# Task brief
Render every item below as a numbered list, omitting blank lines.

== Supplied records ==

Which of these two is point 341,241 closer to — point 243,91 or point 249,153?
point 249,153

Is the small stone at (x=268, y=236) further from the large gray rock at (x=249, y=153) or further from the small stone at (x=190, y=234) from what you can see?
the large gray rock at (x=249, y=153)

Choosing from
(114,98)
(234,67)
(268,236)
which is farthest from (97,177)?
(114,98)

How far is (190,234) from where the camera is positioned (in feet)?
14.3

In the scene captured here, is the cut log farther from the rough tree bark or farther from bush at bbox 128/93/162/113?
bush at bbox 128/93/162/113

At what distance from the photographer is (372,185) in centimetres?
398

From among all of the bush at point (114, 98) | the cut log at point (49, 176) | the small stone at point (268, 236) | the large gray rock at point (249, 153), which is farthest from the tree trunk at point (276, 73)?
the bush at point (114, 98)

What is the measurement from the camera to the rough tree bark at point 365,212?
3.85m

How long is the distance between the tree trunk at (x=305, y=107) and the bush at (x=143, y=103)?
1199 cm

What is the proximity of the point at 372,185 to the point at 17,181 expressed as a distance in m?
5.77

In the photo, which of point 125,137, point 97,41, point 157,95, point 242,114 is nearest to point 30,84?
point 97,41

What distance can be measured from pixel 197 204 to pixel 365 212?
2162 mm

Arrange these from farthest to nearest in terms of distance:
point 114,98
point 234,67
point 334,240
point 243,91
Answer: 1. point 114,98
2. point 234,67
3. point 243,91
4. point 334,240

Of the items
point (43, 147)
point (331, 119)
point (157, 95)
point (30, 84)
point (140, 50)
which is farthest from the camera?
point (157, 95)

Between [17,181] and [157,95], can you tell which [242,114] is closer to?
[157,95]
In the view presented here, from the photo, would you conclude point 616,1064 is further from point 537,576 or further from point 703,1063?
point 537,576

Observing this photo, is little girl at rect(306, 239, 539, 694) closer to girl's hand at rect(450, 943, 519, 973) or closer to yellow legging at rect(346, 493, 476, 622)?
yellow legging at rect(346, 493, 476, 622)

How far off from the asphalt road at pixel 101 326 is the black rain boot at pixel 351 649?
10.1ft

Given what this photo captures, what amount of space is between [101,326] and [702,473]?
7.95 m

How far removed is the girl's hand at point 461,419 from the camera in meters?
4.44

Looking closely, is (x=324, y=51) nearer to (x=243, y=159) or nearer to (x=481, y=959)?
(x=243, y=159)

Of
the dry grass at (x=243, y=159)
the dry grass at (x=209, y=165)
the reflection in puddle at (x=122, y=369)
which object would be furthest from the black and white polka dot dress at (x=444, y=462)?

===

# Output below
1. Which of these two is point 341,241 closer to — point 243,91 or point 249,153?
2. point 249,153
3. Is the small stone at (x=268, y=236) further from the large gray rock at (x=249, y=153) or further from the small stone at (x=190, y=234) from what you can see?
4. the large gray rock at (x=249, y=153)
5. Choosing from
6. (114,98)
7. (234,67)
8. (268,236)
9. which is farthest from (97,177)?
10. (114,98)
11. How far is (190,234) from where the camera is positioned (in feet)?
12. 14.3
13. In the scene captured here, is the cut log farther from the rough tree bark or farther from bush at bbox 128/93/162/113?
14. bush at bbox 128/93/162/113
15. At what distance from the photographer is (372,185) in centimetres?
16. 398
17. From among all of the bush at point (114, 98) | the cut log at point (49, 176) | the small stone at point (268, 236) | the large gray rock at point (249, 153), which is farthest from the tree trunk at point (276, 73)?
18. the bush at point (114, 98)
19. What is the measurement from the camera to the rough tree bark at point 365,212?
20. 3.85m
21. How long is the distance between the tree trunk at (x=305, y=107) and the bush at (x=143, y=103)?
22. 1199 cm
23. What is the proximity of the point at 372,185 to the point at 17,181 expressed as a distance in m?
24. 5.77
25. In the photo, which of point 125,137, point 97,41, point 157,95, point 242,114 is nearest to point 30,84?
26. point 97,41
27. What distance can be measured from pixel 197 204 to pixel 365 212?
28. 2162 mm
29. Arrange these from farthest to nearest in terms of distance:
30. point 114,98
31. point 234,67
32. point 334,240
33. point 243,91
34. Answer: 1. point 114,98
35. 2. point 234,67
36. 3. point 243,91
37. 4. point 334,240
38. Of the items
39. point (43, 147)
40. point (331, 119)
41. point (157, 95)
42. point (30, 84)
43. point (140, 50)
44. which is farthest from the camera?
45. point (157, 95)
46. Between [17,181] and [157,95], can you tell which [242,114] is closer to?
47. [157,95]
48. In the view presented here, from the photo, would you conclude point 616,1064 is further from point 537,576 or further from point 703,1063?
49. point 537,576
50. Observing this photo, is little girl at rect(306, 239, 539, 694) closer to girl's hand at rect(450, 943, 519, 973) or closer to yellow legging at rect(346, 493, 476, 622)?
51. yellow legging at rect(346, 493, 476, 622)
52. How far off from the asphalt road at pixel 101 326 is the black rain boot at pixel 351 649?
53. 10.1ft
54. Given what this photo captures, what amount of space is between [101,326] and [702,473]?
55. 7.95 m
56. How far removed is the girl's hand at point 461,419 from the camera in meters?
57. 4.44
58. Looking closely, is (x=324, y=51) nearer to (x=243, y=159) or nearer to (x=481, y=959)?
59. (x=243, y=159)
60. Of
61. the dry grass at (x=243, y=159)
62. the dry grass at (x=209, y=165)
63. the reflection in puddle at (x=122, y=369)
64. which object would be furthest from the black and white polka dot dress at (x=444, y=462)?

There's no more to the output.